◆ DOCUMENT
═══

À cette écriture subjective de la sensation, qui contiendrait le souvenir réactivé, la narratrice oppose le choix d’une « autobiographie impersonnelle » (1083), animée par la volonté de saisir sur la durée un « temps commun », « les signes spécifiques d’une époque » (1082). Il s’agit cette fois d’atteindre, au-delà du personnel, mais à travers les images fixes du passé que constituent les photographies de l’autrice, une « sensation collective » qui serait contenue dans une « totalité indistincte, dont elle parvient à arracher par un effort de la conscience critique, un à un, les éléments qui la composent, coutumes, gestes, paroles » (1082). Pour Florence Bouchy (2014), cette tentative trouve sa place dans une écriture de la mémoire du quotidien, qui cherche à rendre sensible des gestes, paroles, coutumes, sensations partagées, à partager cet « en-commun » que constitue l’expérience pratique et matérielle de la vie quotidienne. Cependant, son étude n’explicite pas la manière dont l’écriture, par le travail du style, parvient à figurer la vivacité de cette expérience.

═══

◆ CONSIGNE ÉCRITE A
Indiquez combien de lignes des enregistrements ci-dessous contiennent le mot "building", en respectant la casse. Donnez seulement ce nombre.

◆ DONNÉES DE L'EXERCICE
═══

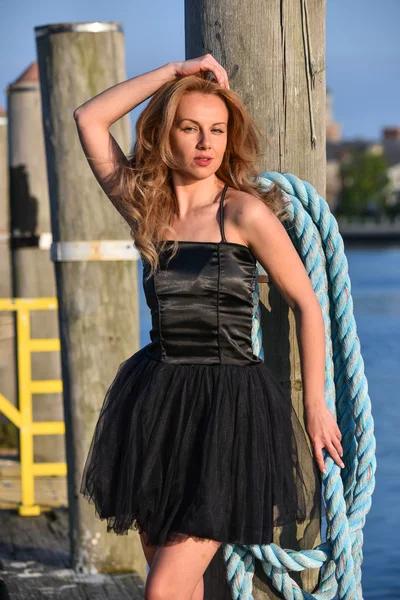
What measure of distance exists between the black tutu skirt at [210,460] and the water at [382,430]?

═══

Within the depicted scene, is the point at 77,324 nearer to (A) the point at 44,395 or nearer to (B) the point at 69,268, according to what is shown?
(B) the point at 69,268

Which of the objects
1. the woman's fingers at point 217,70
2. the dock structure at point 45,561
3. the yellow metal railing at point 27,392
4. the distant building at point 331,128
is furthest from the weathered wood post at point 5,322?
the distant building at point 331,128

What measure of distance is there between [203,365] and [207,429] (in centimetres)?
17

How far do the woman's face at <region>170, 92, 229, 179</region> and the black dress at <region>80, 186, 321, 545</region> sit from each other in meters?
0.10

═══

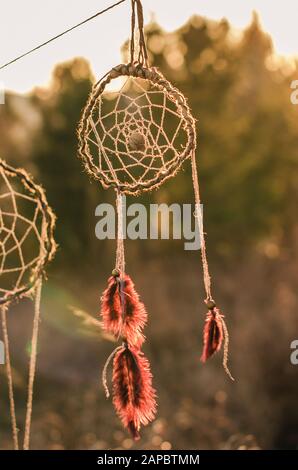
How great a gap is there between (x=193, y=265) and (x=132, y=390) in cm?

═══

◆ CONSIGNE ÉCRITE B
Poursuivez le texte sur l'autobiographie impersonnelle et la mémoire du quotidien à partir de sa dernière phrase.

◆ RÉPONSE ÉCRITE A
2

◆ RÉPONSE ÉCRITE B
La recherche sur l’écriture ernausienne s’est arrêtée longtemps sur la notion d’écriture plate ou blanche, revendiquée par l’autrice dans La Place et perçue comme une nécessaire mise à distance objective, dépersonnalisée, pour dire avec rigueur et sans effet de style la violence de la réalité sociale (Pierrot 2009). Cependant, l’intérêt porté à cette écriture prétendument désaffectée passe à côté de la richesse et de la densité de l’écriture ernausienne, qui, loin de s’affranchir de tout affect, repose notamment sur une quête du sensible. Le traitement stylistique réservé à l’évocation de la nourriture est caractéristique de cet intérêt porté au matériel, à l’organique, et aux sensations qu’ils exposent, à la fois dans le geste d’écriture et à la lecture. Qu’il s’agisse d’évoquer les plaisirs gustatifs de l’enfance ou l’expérience aliénante de la cuisine pour la femme au foyer, l’irruption de ce sème dans les textes d’Annie Ernaux traduit l’attachement de l’autrice à une écriture qu’elle veut matérielle (EC, 123-129).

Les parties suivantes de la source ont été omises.